And presto, we now have a way to figure out solutions. All we need to do now is to expose them to the user.

Binding it to an interface and displaying the results

As most of the rendering and user interface code is rather boilerplate, this will be presented in an abbreviated form.

There are multiple ways to display a grid - and for this specific case, I settled for a command-line display approach. First, we need to define a few more functions:

-- Define a character to show for each flag; first one is normal, 2nd one is a highlighted one
char :: Flag -> (Char, Char)
char None = (' ', ' ')
char D = ('↓', '🢃')
char U = ('↑', '🢁')
char L = ('←', '🢀')
char R = ('→', '🢂')
char UL = ('↖', '🢄')
char UR = ('↗', '🢅')
char DR = ('↘', '🢆')
char DL = ('↙', '🢇')
char Stop = ('◊', '◊')

-- Generates a rendering of a given grid, using a specialized function for that purpose
printGrid:: (Array BGCoord z) -> ((BGCoord, z) -> Char) -> IO ()
printGrid grid func = sequence_ $ map (\y -> do {row_func y;putStrLn " "}) (range (0,h))
 where
  -- Params
  (w,h) = snd $ bounds grid 
  --
  row_func :: Int -> IO ()
  row_func y = putStrLn $ concat $ map (\coord -> ' ':[func (coord,(grid ! coord))]) $ (map (\x -> (x,y)) (range (0,w)))

These functions have highly practical purposes for printing. The former one generates an UTF-8 arrow character for each direction (highlighted if it is, for example, an initial), and the latter emits the grid on the screen, using a mapping function to actually transform whatever datatype there is to a character.

The rest of the scaffolding code is available from GitHub. Now, onto to the..

Results!

Screengrab

After having gone through such an effort to create this program, I couldn’t resist the temptation to try it in practice. And it seems the program is indeed highly effective, as I managed to gain very consistently high scores on several time-limited games even with having to manually type and draw the words. Due to the proper data structure, it doesn’t take excessively long to find solutions - and when they are presented in a concise form, they are quick to read and enter.

-.-.-

> _Work to be completed_: Name each flag in the `char` function of the code above that is given an arrow character.

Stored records
-.-.-

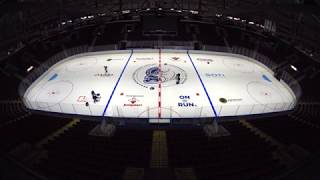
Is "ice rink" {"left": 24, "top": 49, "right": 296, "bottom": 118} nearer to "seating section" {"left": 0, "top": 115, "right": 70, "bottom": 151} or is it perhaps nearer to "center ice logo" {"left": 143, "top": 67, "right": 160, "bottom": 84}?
"center ice logo" {"left": 143, "top": 67, "right": 160, "bottom": 84}

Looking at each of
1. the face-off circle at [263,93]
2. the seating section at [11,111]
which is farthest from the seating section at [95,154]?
the face-off circle at [263,93]

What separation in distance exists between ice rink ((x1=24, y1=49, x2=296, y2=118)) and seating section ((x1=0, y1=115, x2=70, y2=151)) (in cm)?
54

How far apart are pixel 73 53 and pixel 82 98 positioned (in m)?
4.56

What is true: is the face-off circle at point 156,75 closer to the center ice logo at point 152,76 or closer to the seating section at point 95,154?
the center ice logo at point 152,76

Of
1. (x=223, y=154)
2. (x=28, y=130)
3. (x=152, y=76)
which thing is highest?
(x=152, y=76)

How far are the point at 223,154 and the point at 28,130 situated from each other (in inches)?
194

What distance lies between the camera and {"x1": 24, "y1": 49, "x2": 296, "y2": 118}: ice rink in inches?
338

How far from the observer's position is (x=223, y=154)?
6.20 meters

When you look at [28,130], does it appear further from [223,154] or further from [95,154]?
[223,154]

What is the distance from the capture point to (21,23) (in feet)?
38.0

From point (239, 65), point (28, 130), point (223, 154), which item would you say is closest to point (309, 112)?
point (223, 154)

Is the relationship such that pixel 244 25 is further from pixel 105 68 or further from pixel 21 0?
pixel 21 0

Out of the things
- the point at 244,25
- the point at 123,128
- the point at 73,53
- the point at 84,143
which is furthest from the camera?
the point at 244,25

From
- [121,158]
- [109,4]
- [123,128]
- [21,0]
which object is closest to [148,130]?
[123,128]
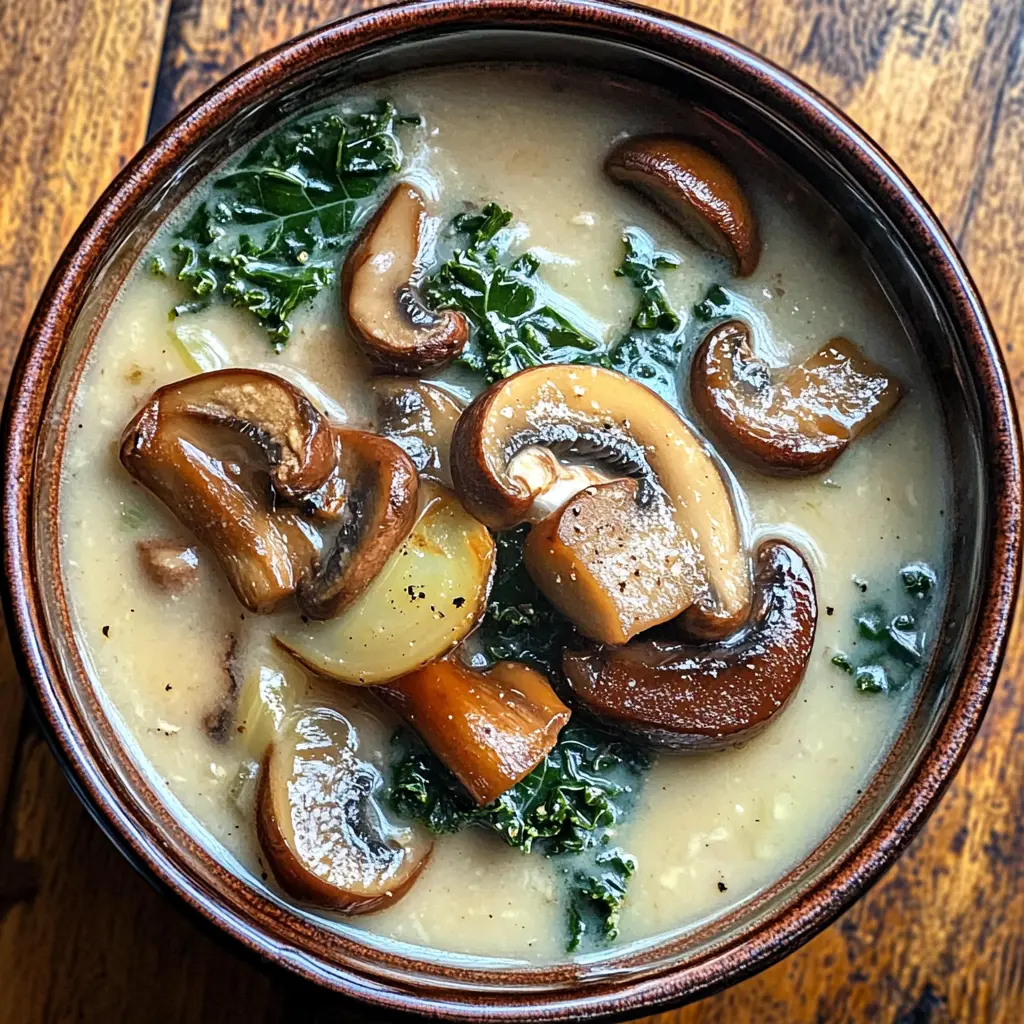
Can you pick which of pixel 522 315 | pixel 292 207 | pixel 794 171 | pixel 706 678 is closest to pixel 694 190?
pixel 794 171

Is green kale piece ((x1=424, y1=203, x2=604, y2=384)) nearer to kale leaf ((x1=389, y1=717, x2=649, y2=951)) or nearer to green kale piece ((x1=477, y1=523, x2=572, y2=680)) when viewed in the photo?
green kale piece ((x1=477, y1=523, x2=572, y2=680))

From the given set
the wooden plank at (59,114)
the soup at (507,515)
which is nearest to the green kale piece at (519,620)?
the soup at (507,515)

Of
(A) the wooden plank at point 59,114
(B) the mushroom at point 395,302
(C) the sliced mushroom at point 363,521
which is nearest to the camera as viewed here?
(C) the sliced mushroom at point 363,521

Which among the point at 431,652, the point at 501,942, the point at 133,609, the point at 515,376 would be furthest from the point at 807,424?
the point at 133,609

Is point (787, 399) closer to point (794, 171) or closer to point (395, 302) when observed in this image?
point (794, 171)

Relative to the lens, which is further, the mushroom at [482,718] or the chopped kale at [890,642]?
the chopped kale at [890,642]

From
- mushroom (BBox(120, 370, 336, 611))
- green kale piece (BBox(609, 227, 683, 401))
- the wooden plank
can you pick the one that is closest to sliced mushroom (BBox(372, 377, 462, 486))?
mushroom (BBox(120, 370, 336, 611))

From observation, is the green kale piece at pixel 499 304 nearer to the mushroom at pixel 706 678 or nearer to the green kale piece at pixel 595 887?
the mushroom at pixel 706 678
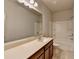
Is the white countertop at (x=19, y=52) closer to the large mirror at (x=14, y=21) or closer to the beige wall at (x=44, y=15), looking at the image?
the large mirror at (x=14, y=21)

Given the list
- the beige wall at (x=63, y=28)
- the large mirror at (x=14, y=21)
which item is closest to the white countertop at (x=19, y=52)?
the large mirror at (x=14, y=21)

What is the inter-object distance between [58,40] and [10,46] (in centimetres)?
431

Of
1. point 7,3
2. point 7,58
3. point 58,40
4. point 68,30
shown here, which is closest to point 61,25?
point 68,30

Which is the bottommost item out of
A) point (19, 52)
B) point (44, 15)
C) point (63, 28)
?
point (19, 52)

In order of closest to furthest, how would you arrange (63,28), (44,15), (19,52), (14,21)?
1. (19,52)
2. (14,21)
3. (44,15)
4. (63,28)

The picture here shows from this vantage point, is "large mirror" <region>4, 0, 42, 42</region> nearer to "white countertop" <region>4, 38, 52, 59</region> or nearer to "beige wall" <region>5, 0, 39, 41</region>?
"beige wall" <region>5, 0, 39, 41</region>

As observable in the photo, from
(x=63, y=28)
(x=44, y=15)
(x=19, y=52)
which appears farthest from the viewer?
(x=63, y=28)

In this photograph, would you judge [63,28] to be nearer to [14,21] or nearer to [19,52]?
[14,21]

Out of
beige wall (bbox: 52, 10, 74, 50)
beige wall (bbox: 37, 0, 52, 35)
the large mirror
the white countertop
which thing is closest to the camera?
the white countertop

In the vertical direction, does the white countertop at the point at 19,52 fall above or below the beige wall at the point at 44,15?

-.-.-

> _Result of this exercise_: D, U, L, R, UL, UR, DR, DL